Why are mov ah,bh and mov al, bl together much faster than single instruction mov ax, bx?
I've found that
mov al, bl
mov ah, bh
is much faster than
mov ax, bx
Can anyone explain me why? I'm running on Core 2 Duo 3 Ghz, in 32-bit mode under Windows XP. Compiling using NASM and then linking with VS2010. Nasm compile command:
nasm -f coff -o triangle.o triangle.asm
Here is the main loop I'm using to render a triangle:
; some variables on stack
%define cr DWORD [ebp-20]
%define dcr DWORD [ebp-24]
%define dcg DWORD [ebp-32]
%define dcb DWORD [ebp-40]
loop:
add esi, dcg
mov eax, esi
shr eax, 8
add edi, dcb
mov ebx, edi
shr ebx, 16
mov bh, ah
mov eax, cr
add eax, dcr
mov cr, eax
mov ah, bh ; faster
mov al, bl
;mov ax, bx
mov DWORD [edx], eax
add edx, 4
dec ecx
jge loop
I can provide whole VS project with sources for testing.
Why is it slow
The reason using a 16-bit register is expensive as opposed to using an 8-bit register is that 16-bit register instructions are decoded in microcode. This means an extra cycle during decoding and inability to be paired whilst decoding.
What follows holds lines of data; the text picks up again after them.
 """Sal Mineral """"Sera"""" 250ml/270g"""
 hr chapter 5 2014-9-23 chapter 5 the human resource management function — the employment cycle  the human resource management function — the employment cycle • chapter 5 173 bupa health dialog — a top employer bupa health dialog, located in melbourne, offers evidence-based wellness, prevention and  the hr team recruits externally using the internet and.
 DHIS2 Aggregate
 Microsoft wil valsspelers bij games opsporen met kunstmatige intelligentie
Also because ax is a partial register it will take an extra cycle to execute because the top part of the register needs to be combined with the write to the lower part.
8-bit writes have special hardware put in place to speed this up, but 16-bit writes do not. Again on many processors the 16-bit instructions take 2 cycles instead of one and they do not allow pairing.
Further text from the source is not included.